われわれはどこから来たのか⑨
~~神話を読み解く本~~
『アマテラスの誕生』(筑紫申真著、講談社学術文庫)は、なぜアマテラスが天皇家の祖神へと変貌したか、興味深く解き明かしてくれる。
もともとアマテラスは、各地方に存在していた太陽神、自然神であった。
それが、古代国家の形成に向かう激動の7世紀末、大和と伊勢を舞台にどうような形で神話として作られていったかダイナミックに語っている。
天の岩戸や天孫降臨という神話は、宮廷巫女たちの出身地である神事伝承と日常の生活大系をもとにして、天皇の絶対的権威を高める神話として組み立てられていった。
その虚構は、巫女の神語りとして語り伝えられ、神話になっていった。
古事記や日本書紀にも採録されている。
では、7世紀末、何が起こったのか。
神話によって天皇の権威を確立しなければならなかった大事件、壬申の乱である。
天武天皇とその皇后である持統は、もともと天皇家の最後の原始信仰的な天皇であったという。
天武は、持統にのりうつっている神に託宣を請うて質問する神冠(じんかん)であったのではないか、と書かれている。
つまり、持統は、アマテラスの巫女であった。
そして、壬申の乱というクーデターが成功した後、天武の世から持統の世へと移る。
持統天皇は、直系の子孫に皇位を継がせることを望み、例の神話の力を借りていった。
アマテラスの巫女であった持統が、アマテラスそのものへとつくりあげられていく。
アマテラスが孫のニニギを地上に降臨させたことと、持統天皇が孫の文武天皇を立てたことはオーバーラップするのである。

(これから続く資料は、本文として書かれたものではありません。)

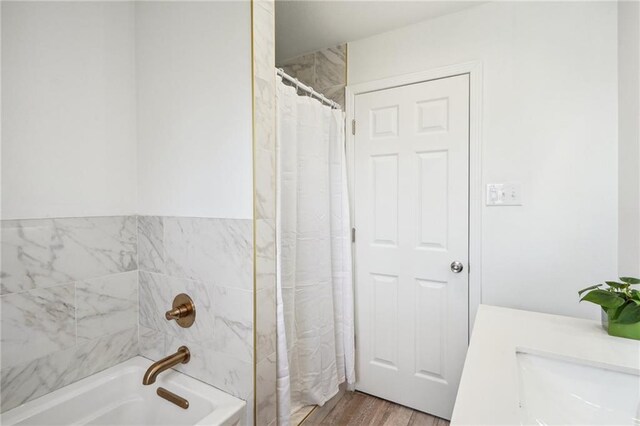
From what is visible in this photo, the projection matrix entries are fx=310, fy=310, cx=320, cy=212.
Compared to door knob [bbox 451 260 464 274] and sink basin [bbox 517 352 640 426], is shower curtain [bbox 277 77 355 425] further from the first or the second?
sink basin [bbox 517 352 640 426]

その一方で、持統天皇は、中国の合理的な権力システムを構築して、呪術的な支配をやめ、合理的な官僚国家を構築していく。
すごい女帝である。
ニッポンという国がどのように統治されていったか、そして神話がどのように使われていったか、見事に解明している本である。
われわれはどこから来たのか。
ポリネシアを旅しながら、ずっと考えてきた。
イースター島のアフという祭壇や、タヒチのマラエという祭壇を見て、
伊勢神宮とよく似た雰囲気があることに気づいた。
その伊勢神宮のルーツを知るうえでも、この本はとても興味深い。